→ Work to be completed
Your task is to copy the material exactly.

→ Given data
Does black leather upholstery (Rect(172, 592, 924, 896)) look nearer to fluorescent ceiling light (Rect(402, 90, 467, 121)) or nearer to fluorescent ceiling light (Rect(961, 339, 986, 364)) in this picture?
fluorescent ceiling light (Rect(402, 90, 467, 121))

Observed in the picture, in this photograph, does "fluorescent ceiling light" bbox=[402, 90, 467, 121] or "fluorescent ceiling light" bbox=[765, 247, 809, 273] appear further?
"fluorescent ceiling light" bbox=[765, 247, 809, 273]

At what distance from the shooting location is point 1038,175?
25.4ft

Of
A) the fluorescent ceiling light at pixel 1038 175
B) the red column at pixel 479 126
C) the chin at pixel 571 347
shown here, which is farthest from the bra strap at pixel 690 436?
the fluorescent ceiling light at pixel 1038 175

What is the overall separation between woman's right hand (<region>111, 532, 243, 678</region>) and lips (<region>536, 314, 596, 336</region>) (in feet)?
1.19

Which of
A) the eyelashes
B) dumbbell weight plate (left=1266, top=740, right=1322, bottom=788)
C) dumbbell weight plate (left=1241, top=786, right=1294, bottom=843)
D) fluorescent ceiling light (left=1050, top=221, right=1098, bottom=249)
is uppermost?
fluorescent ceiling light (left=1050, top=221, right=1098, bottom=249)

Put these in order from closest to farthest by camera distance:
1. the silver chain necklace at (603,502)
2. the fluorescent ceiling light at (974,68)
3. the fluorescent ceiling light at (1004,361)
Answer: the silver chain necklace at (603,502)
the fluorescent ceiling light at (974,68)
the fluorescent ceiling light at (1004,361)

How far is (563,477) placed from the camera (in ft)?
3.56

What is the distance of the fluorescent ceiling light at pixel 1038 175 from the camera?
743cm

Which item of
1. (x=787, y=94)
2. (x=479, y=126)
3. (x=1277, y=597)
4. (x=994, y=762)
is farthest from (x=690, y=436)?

→ Correct response
Does black leather upholstery (Rect(172, 592, 924, 896)) look nearer to fluorescent ceiling light (Rect(402, 90, 467, 121)) or nearer to fluorescent ceiling light (Rect(961, 339, 986, 364)) in this picture?
fluorescent ceiling light (Rect(402, 90, 467, 121))

Observed in the picture, in this photograph, does "fluorescent ceiling light" bbox=[402, 90, 467, 121] or "fluorescent ceiling light" bbox=[765, 247, 809, 273] appear further?
"fluorescent ceiling light" bbox=[765, 247, 809, 273]

At what distance from the shooting location is point 1038,175?
25.4ft

Of
A) the fluorescent ceiling light at pixel 1038 175
B) the red column at pixel 479 126
C) the chin at pixel 571 347
shown here, which is farthest from the bra strap at pixel 690 436?
the fluorescent ceiling light at pixel 1038 175

What is the overall separation between woman's right hand (<region>111, 532, 243, 678</region>) and lips (<region>536, 314, 596, 336</region>) (in feet)?
1.19

Which of
A) the eyelashes
B) dumbbell weight plate (left=1266, top=740, right=1322, bottom=788)
C) dumbbell weight plate (left=1241, top=786, right=1294, bottom=843)
D) fluorescent ceiling light (left=1050, top=221, right=1098, bottom=249)
is uppermost?
fluorescent ceiling light (left=1050, top=221, right=1098, bottom=249)

Put these in order from closest to farthest by camera distance:
1. the silver chain necklace at (603,502)
2. the fluorescent ceiling light at (974,68)
3. the fluorescent ceiling light at (1004,361)
Answer: the silver chain necklace at (603,502)
the fluorescent ceiling light at (974,68)
the fluorescent ceiling light at (1004,361)

How far is (563,477) placed from the camera (in ft)?
3.56

What is the distance of the fluorescent ceiling light at pixel 1038 175 from the camera?
743cm

Which item of
1. (x=787, y=94)
2. (x=479, y=126)
3. (x=1277, y=597)
4. (x=994, y=762)
is farthest from (x=690, y=436)?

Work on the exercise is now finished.